Work required:
First find the line with "гибдд наказало за", then reproduce it and all following lines of the data to the end, exactly and with no pictures, adding nothing.

Given information:
^^^^^^^^^^^^^^^^

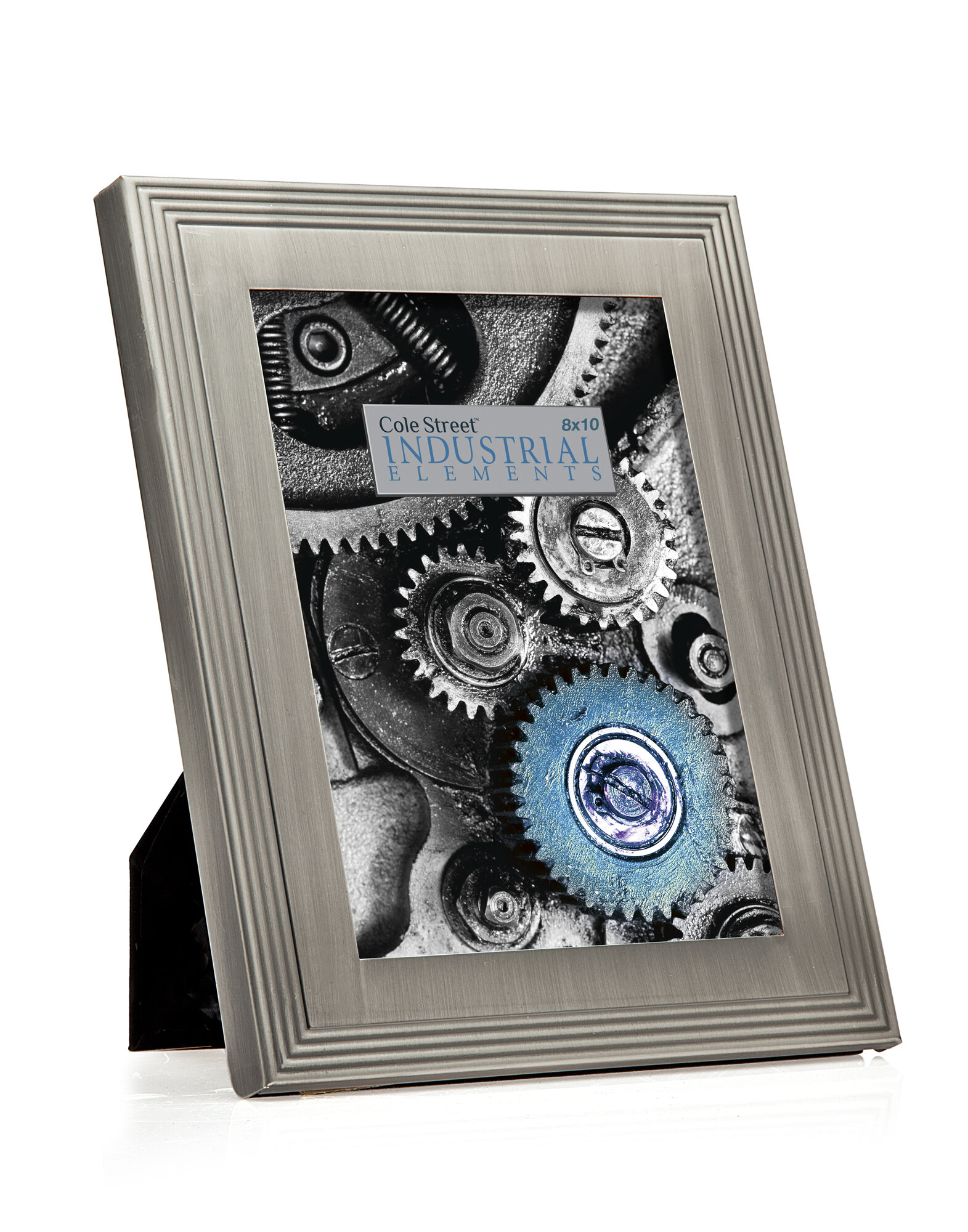 Philip Whitney Outer Lined Pewter Picture Frame Wayfair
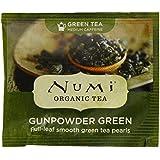 Numi Gunpowder Green Tea, 100-Count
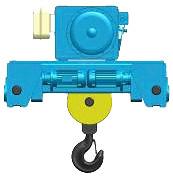 Серия MT, ED - тельфер электрический канатный передвижной в исполнении крановой тележки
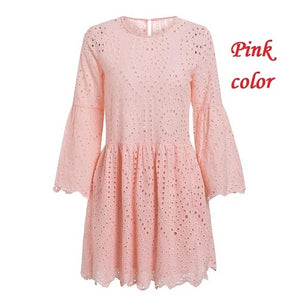 A-line embroidery dress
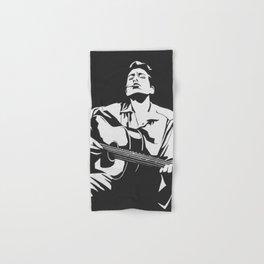 Bob Dylan Hand & Bath Towel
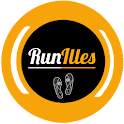 Run Illes -  Races Baleares icon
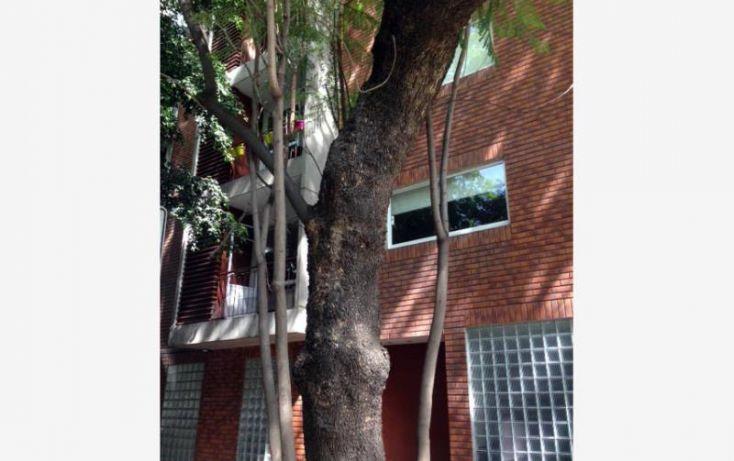 Foto de departamento en renta en newtonestupendo depto amueblado de 130 m2, polanco v sección, miguel hidalgo, df, 2010692 no 01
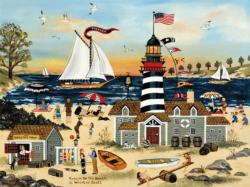 Beacon on the Beach Americana & Folk Art Jigsaw Puzzle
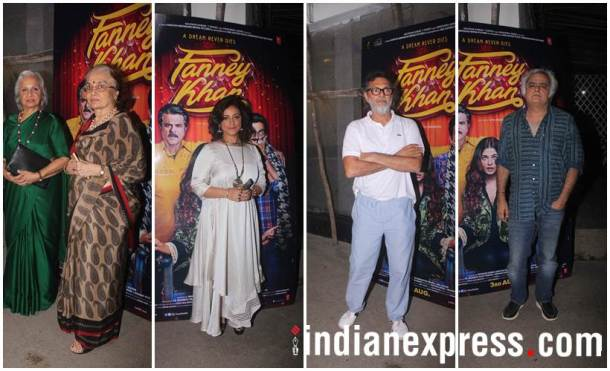 Fanney Khan special screening photos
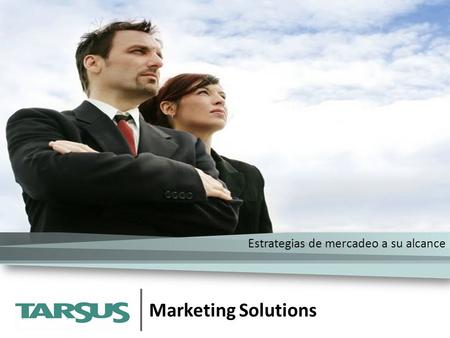 Marketing Solutions Estrategias de mercadeo a su alcance.
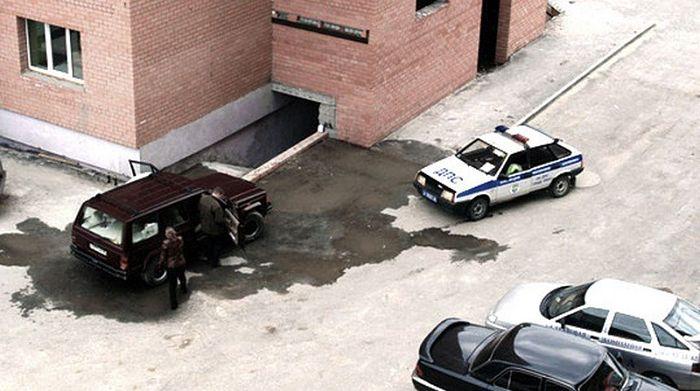 гибдд наказало за мытье машины во дворе многоквартирного дома
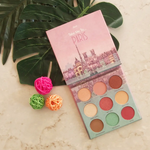 Mavie. Cosmetics: Take Me To ...  Eye Shadow Palettes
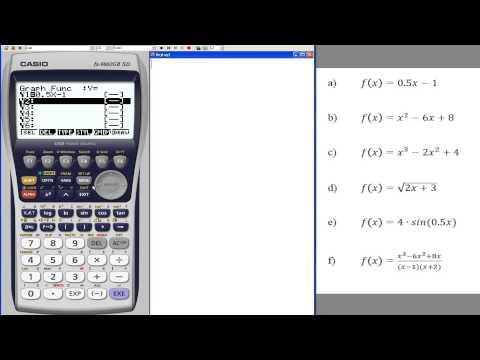 Casio fx-9860: Funktionen grafisch darstellen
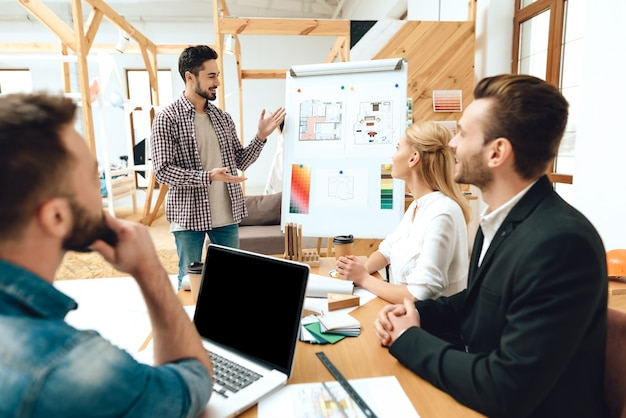 Team of designers architects watching presentation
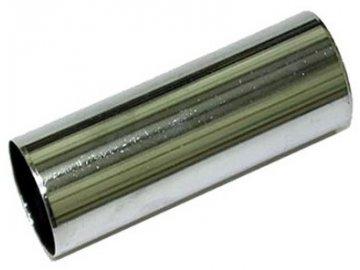 SD009508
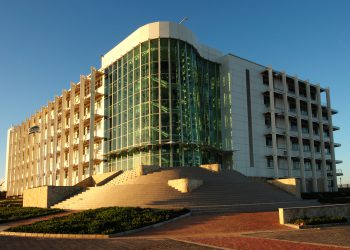 coega-head-office_photos_16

^^^^^^^^^^^^^^^^

Written response:
 гибдд наказало за мытье машины во дворе многоквартирного дома
 Mavie. Cosmetics: Take Me To ...  Eye Shadow Palettes
 Casio fx-9860: Funktionen grafisch darstellen
 Team of designers architects watching presentation
 SD009508
 coega-head-office_photos_16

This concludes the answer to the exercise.